Described as “pictures of victory…of a people happy to be in complete control – for the first time in nearly 2 000 years – of the city which contains their lost sacred relics”.
Even the captured Jordanian soldiers managed a smile, as one photo shows. The restoration of Jewish sovereignty, promised in the ancient Scriptures, had clearly been won through God’s miraculous intervention, as the tiny new nation (just 19 years old) successfully overcame the might of the surrounding Arab armies.
I so well remember similar photos in the Port Elizabeth-based Eastern Province Herald I read in our house common room during my last year at my South African boarding school. Though I didn’t fully understand it then, I somehow knew it was hugely significant – a modern victory of David over Goliath. And one we expect to be repeated today, as God has not forsaken Israel.
Wind the clock back a further 43 years – to the Paris Olympics 100 years ago – when British athlete Eric Liddell secured victory for God over the pressure of influential authority figures, including the Prince of Wales, who wanted him to deny his conscience by abandoning his plans to withdraw from his favoured race, the 100m, because the heats were being held on a Sunday, which he considered a Sabbath sacred to God.
Fortunately, a colleague, Lord Andrew Lindsay, graciously sacrificed his own place in the 400m final – he had already won silver in the hurdles – so that Eric could compete.
Eric duly won a courageous race in a world record time after an American rival handed him a piece of paper reminding him of the Scripture that “He who honours me, I will honour” — 1 Samuel 2:30.
Amidst so much vacuous virtue-signaling from activists, sportsmen and celebrities these days, Liddell’s brave stand for integrity, decency and dedication to God continues to inspire. And the 1981 movie Chariots of Fire is a wonderful testament to his courage.
The film isn’t just about Liddell, however, but also focuses on his team-mate and arch-rival Harold Abrahams, a Jewish student at Cambridge for whom running appeared to be an end in itself rather than a means of praising God as in Eric’s case.
Abrahams clearly had something to prove, with prejudice against his people probably part of the picture (as my Jewish grandmother experienced this at the time).
Harold duly won gold in the 100m, but inevitably fell into a state of despondency afterwards. Had he been forced to justify his entire existence in that 10-second sprint? Unlike Liddell, he lacked contentment. “I am 24, and I’ve never known it,” his character confesses in the film.
But Liddell believed his sporting talent was a gift from God who “made me fast, and when I run, I feel His pleasure”.

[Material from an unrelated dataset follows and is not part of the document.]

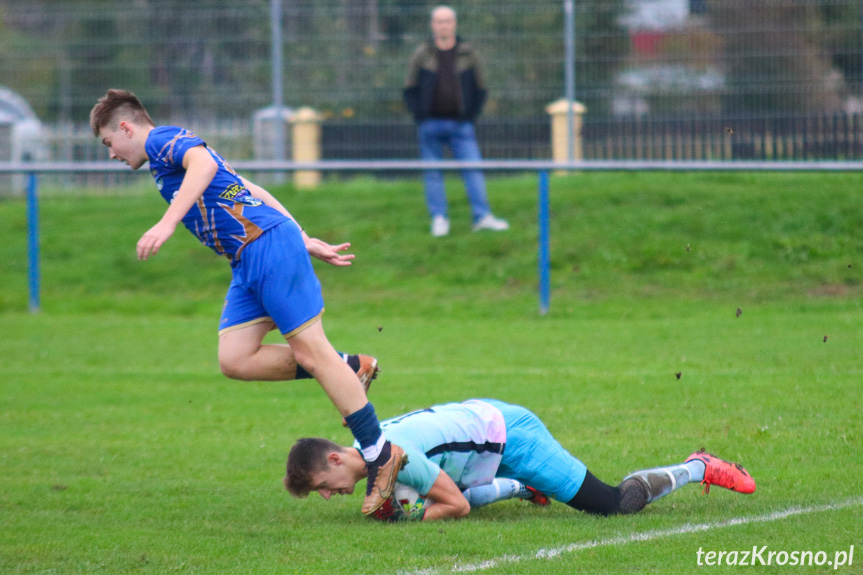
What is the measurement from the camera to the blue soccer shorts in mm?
4645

Nevertheless, his security, contentment and joy was not dependent on the outcome of a race. The so-called Flying Scotsman, who also played rugby for Scotland, went on to be a missionary to China where he sadly died in a Japanese prisoner-of-war camp during World War II.

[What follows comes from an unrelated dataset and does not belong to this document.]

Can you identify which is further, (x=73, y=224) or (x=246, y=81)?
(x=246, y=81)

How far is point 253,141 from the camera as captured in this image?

That, too, is an inspiring story, despite his premature death, as he sought to keep up the spirits of fellow inmates through his love and service for Jesus.
Another memorable line from Chariots of Fire is that “compromise is the language of the devil”.

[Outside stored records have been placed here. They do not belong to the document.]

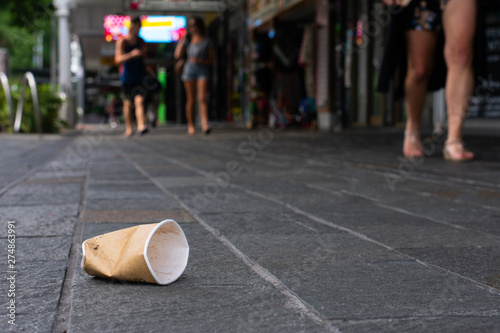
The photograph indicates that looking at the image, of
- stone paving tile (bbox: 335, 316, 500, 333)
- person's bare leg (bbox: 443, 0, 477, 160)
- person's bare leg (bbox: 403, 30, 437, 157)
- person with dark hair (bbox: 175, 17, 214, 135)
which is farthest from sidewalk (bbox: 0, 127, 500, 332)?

In today’s world, where so much orthodox Christianity has been watered down, we desperately need to recapture the spirit of men like Liddell.
And the question of the Sabbath, no longer widely regarded as important, is in fact still a big issue. It’s just that we (in Britain and the West) have become so used to ignoring it, like the frog in the slowly boiling pot.
Keeping the Sabbath is still the fourth of the 10 Commandments. But since Sunday trading was legalised in Britain, we have been inexorably sliding down the slippery slope of immorality and degradation.
May we, like Liddell, seek God’s purposes in our lives above all else and, with Holy Spirit fire, challenge the empty woke dogma of a world out of kilter with its Maker.